Morikawa, who represents Ni‘ihau and Kaua‘i’s Westside, introduced House Bill 1388 in January.
According to the bill, “The Department of Budget and Finance, with the approval of the governor, is authorized to issue special purpose revenue bonds in a total amount not to exceed $1.3 million in one or more series, for the purpose of assisting Sunrise Capital Inc., a Hawai‘i corporation, in the planning, design, and construction of a two-phase project that will protect its shrimp hatchery facility.”
The first phase will include protection of the packing facility, and the second phase will move the packing facility and its salt water well further inland, away from shoreline erosion.
“The shrimp hatchery is the second-largest supplier of pathogen-free shrimp breeding stock in the state,” Morikawa said. “It is an important economic contributor and employer in West Kaua‘i, and has a worldwide reputation for producing disease-free shrimp.”
The Big Island has an abalone and an algae farm, which Morikawa said are “real good stuff that we should be putting money into.”
Currently, the state Department of Health has no inspectors on Kaua‘i to inspect and approve shellfish production, but they’re trying to beef up their staff, according to Morikawa.
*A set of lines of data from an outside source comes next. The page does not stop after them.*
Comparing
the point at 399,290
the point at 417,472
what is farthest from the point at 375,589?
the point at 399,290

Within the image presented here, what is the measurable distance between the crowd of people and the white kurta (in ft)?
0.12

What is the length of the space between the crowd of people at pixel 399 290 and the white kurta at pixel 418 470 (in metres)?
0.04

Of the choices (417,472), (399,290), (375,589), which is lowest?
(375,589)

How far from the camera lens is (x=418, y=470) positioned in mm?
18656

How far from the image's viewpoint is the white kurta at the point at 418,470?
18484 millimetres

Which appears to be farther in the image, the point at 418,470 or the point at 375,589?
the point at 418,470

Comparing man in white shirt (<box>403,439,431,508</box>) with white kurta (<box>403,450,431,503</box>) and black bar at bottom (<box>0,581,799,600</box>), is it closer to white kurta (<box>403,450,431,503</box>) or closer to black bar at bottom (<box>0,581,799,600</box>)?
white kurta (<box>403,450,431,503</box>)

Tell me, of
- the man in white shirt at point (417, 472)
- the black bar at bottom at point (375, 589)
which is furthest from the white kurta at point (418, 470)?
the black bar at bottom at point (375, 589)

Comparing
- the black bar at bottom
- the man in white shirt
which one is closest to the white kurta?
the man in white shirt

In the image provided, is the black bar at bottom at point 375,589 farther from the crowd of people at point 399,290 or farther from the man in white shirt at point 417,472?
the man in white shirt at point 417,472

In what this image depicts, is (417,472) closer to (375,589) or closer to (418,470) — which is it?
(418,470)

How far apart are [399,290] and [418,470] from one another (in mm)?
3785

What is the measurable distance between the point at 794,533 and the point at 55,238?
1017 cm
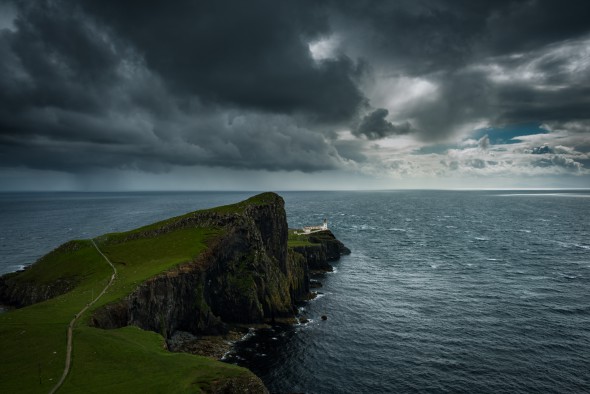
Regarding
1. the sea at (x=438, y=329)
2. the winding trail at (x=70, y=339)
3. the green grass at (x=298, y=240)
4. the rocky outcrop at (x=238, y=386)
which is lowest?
the sea at (x=438, y=329)

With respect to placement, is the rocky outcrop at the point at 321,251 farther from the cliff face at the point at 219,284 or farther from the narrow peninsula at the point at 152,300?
the cliff face at the point at 219,284

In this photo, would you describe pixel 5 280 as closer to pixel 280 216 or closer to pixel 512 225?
pixel 280 216

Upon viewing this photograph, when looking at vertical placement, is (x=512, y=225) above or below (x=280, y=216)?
below

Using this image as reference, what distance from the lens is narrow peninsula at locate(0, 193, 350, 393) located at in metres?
31.8

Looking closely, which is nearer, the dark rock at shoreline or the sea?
the sea

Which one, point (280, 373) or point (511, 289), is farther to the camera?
point (511, 289)

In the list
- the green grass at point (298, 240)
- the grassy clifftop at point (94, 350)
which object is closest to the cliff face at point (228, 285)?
the grassy clifftop at point (94, 350)

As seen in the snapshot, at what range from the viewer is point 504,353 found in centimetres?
5447

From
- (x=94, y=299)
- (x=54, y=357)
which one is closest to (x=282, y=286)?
(x=94, y=299)

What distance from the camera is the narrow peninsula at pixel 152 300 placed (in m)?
31.8

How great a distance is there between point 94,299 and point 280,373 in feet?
97.0

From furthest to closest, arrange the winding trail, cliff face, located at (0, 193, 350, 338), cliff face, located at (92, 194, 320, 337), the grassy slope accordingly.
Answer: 1. cliff face, located at (0, 193, 350, 338)
2. cliff face, located at (92, 194, 320, 337)
3. the grassy slope
4. the winding trail

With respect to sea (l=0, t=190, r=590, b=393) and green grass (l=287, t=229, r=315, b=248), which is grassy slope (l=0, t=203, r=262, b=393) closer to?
sea (l=0, t=190, r=590, b=393)

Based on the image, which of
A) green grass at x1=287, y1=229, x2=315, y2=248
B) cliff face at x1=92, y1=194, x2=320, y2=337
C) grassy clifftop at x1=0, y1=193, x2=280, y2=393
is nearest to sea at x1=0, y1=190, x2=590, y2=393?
cliff face at x1=92, y1=194, x2=320, y2=337
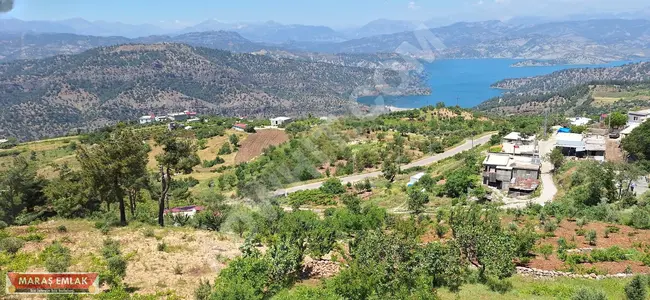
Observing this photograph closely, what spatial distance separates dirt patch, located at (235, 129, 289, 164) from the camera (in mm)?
52650

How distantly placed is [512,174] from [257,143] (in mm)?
36982

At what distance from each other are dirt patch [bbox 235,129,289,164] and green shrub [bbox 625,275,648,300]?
1695 inches

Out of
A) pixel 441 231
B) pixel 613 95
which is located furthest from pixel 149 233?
pixel 613 95

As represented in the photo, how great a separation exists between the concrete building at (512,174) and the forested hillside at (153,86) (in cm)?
8464

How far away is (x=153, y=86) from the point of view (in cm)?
15400

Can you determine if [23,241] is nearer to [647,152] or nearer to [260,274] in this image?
[260,274]

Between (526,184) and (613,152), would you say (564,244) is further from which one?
(613,152)

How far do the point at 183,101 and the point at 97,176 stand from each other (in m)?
138

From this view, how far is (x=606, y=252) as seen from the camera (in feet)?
46.5

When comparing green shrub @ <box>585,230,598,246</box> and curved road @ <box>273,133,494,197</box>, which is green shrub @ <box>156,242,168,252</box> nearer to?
green shrub @ <box>585,230,598,246</box>

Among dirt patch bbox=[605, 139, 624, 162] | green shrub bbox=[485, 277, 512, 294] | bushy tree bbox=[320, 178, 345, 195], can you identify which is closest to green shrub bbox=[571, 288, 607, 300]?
green shrub bbox=[485, 277, 512, 294]

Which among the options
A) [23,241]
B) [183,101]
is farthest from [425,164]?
[183,101]

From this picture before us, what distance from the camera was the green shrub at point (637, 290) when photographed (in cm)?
1072

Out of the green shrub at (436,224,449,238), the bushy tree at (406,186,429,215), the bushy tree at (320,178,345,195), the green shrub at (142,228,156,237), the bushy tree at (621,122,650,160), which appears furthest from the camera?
the bushy tree at (320,178,345,195)
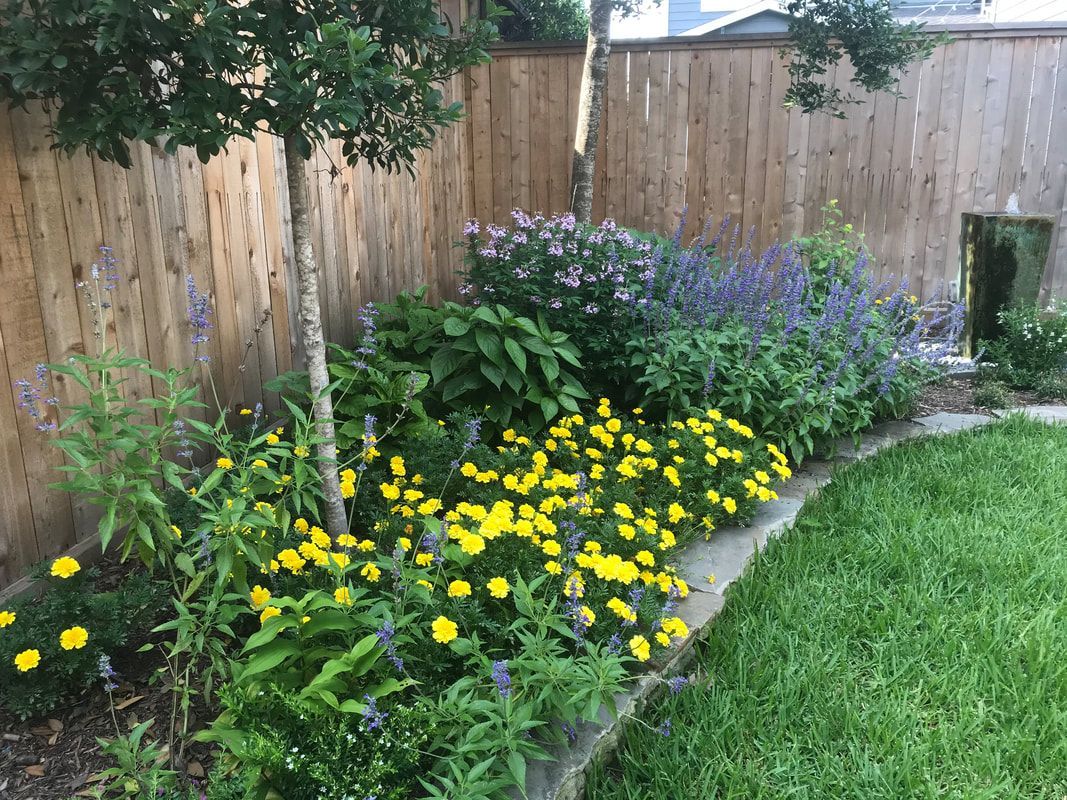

She said that in the last two years, legislators have been trying to provide more resources to DOH.
Besides passing floor readings at the Senate and at the House without opposition, the bill received support from Morikawa and Rep. Jimmy Tokioka, D-15th District, on Feb. 21 at the House Finance Committee, and from Senate Vice President Ron Kouchi on March 12 at the Senate Agriculture Committee, and on March 22 at the Senate Ways and Means Committee.
Approval from the Legislature is not a guarantee that the Sunrise Capital will have the bonds available, according to Morikawa.
She said the funding for all projects, bonds and grants passed by the Legislature have to be approved by Gov. Neil Abercrombie.
“I’m not sure when he’s going to do, or if he will do it, we’re just giving him the leeway to fund things,” Morikawa said.
Many projects approved by legislators, she said, take a while to have their funding released by the governor, such as the funding for the Filipino Cultural Center, which was approved two years ago and just recently released.
$250K settlement
The Kekaha shrimp farm first opened in 1999, under Ceatech ownership, and went bankrupt in 2006, after an outbreak of the white spot shrimp virus, which is harmless to humans but lethal to crustaceans.
Sunrise Capital then bought the farm, but shut down operations in 2008 due to another WSSV outbreak.
Integrated Aquaculture bought the shares of Sunrise Capital in early 2009, and the company went after the county to pay for mitigating actions against WSSV contamination.
Company officials claimed seabirds ate contaminated imported frozen shrimp that had been discarded raw at the nearby Kekaha Landfill after a power failure. The birds then flew to the shrimp ponds and contaminated the shrimp there.
But since the virus does not survive a trip through the birds’ intestines, company officials said it wasn’t the birds’ feces that transmitted the virus, but their vomit.
The company sued the county, and settled on billing the administration up to $250,000 to pay for netting to protect the ponds against seabirds.
Kaua‘i County Councilman Tim Bynum said in March 2011 that he attended four executive sessions regarding the lawsuit, and none of the council members were happy about it. He said council members wanted to contest the lawsuit rather than settling, but Sunrise Capital held them against a timeline to expand Kekaha Landfill.
In 2009, the county was seeking an expansion for the landfill, and if the case had gone forward, it would have delayed the expansion, Bynum said two years ago.